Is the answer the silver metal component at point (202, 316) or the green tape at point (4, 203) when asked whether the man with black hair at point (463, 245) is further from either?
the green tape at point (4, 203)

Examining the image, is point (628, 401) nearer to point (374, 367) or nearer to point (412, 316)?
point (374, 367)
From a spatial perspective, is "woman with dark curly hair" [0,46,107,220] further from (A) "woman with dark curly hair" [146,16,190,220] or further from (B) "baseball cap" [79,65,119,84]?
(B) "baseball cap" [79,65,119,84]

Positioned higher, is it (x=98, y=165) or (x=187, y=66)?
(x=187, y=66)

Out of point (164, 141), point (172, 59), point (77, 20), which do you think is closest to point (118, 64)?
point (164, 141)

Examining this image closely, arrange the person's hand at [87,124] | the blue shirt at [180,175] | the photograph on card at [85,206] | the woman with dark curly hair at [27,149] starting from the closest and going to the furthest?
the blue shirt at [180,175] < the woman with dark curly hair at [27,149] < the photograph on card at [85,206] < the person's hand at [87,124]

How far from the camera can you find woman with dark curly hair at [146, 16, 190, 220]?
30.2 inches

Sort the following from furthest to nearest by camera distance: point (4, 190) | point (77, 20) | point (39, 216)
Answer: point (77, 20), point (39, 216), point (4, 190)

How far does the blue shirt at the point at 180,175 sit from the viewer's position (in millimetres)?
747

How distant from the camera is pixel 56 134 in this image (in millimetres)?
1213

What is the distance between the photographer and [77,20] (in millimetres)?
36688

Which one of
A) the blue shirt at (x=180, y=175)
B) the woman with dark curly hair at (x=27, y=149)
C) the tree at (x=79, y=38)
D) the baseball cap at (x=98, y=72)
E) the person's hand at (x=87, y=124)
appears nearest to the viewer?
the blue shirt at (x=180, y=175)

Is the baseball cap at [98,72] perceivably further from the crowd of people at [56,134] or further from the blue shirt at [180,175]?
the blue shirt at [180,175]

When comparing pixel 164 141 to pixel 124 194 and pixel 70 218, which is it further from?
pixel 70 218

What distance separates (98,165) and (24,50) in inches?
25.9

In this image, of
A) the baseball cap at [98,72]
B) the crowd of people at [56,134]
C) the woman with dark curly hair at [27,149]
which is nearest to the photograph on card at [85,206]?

| What to do |
Reproduce all of the rows above verbatim, with no changes to their wording, order, or punctuation.

| Output for this exercise |
Is the answer the silver metal component at point (202, 316) or the green tape at point (4, 203) when asked whether the man with black hair at point (463, 245) is further from either?
the green tape at point (4, 203)

Examining the image, is point (628, 401) nearer to point (374, 367) or nearer to point (412, 316)?
point (374, 367)
From a spatial perspective, is "woman with dark curly hair" [0,46,107,220] further from (A) "woman with dark curly hair" [146,16,190,220] or further from (B) "baseball cap" [79,65,119,84]?
(B) "baseball cap" [79,65,119,84]

Positioned higher, is it (x=98, y=165) or (x=187, y=66)?
(x=187, y=66)

Out of point (164, 141), point (172, 59), point (77, 20), which do you think is closest to point (118, 64)?
point (164, 141)

Examining this image closely, arrange the person's hand at [87,124] | the blue shirt at [180,175] | the photograph on card at [85,206] | the woman with dark curly hair at [27,149] starting from the closest and going to the furthest?
the blue shirt at [180,175] < the woman with dark curly hair at [27,149] < the photograph on card at [85,206] < the person's hand at [87,124]

How far from the camera can you find woman with dark curly hair at [146, 16, 190, 220]?
30.2 inches

Sort the following from furthest to nearest by camera distance: point (4, 190) | point (77, 20) | point (39, 216)
Answer: point (77, 20), point (39, 216), point (4, 190)

How far does the blue shirt at the point at 180,175 sit from the viewer's position (in millimetres)?
747

How distant from the camera is pixel 56 134 in this image (in millimetres)?
1213

What is the distance between the photographer and [77,20] (in millimetres)?
36688

Which one of
A) the blue shirt at (x=180, y=175)
B) the woman with dark curly hair at (x=27, y=149)
C) the tree at (x=79, y=38)
D) the baseball cap at (x=98, y=72)
E) the person's hand at (x=87, y=124)
appears nearest to the viewer?
the blue shirt at (x=180, y=175)

Is the baseball cap at [98,72] perceivably further from the crowd of people at [56,134] or further from the blue shirt at [180,175]?
the blue shirt at [180,175]

When comparing pixel 164 141 to pixel 124 194 and pixel 70 218, which is it further from?
pixel 70 218

What distance separates (98,165) and (24,50) in inches?
25.9

In this image, of
A) the baseball cap at [98,72]
B) the crowd of people at [56,134]
C) the woman with dark curly hair at [27,149]
which is nearest to the photograph on card at [85,206]?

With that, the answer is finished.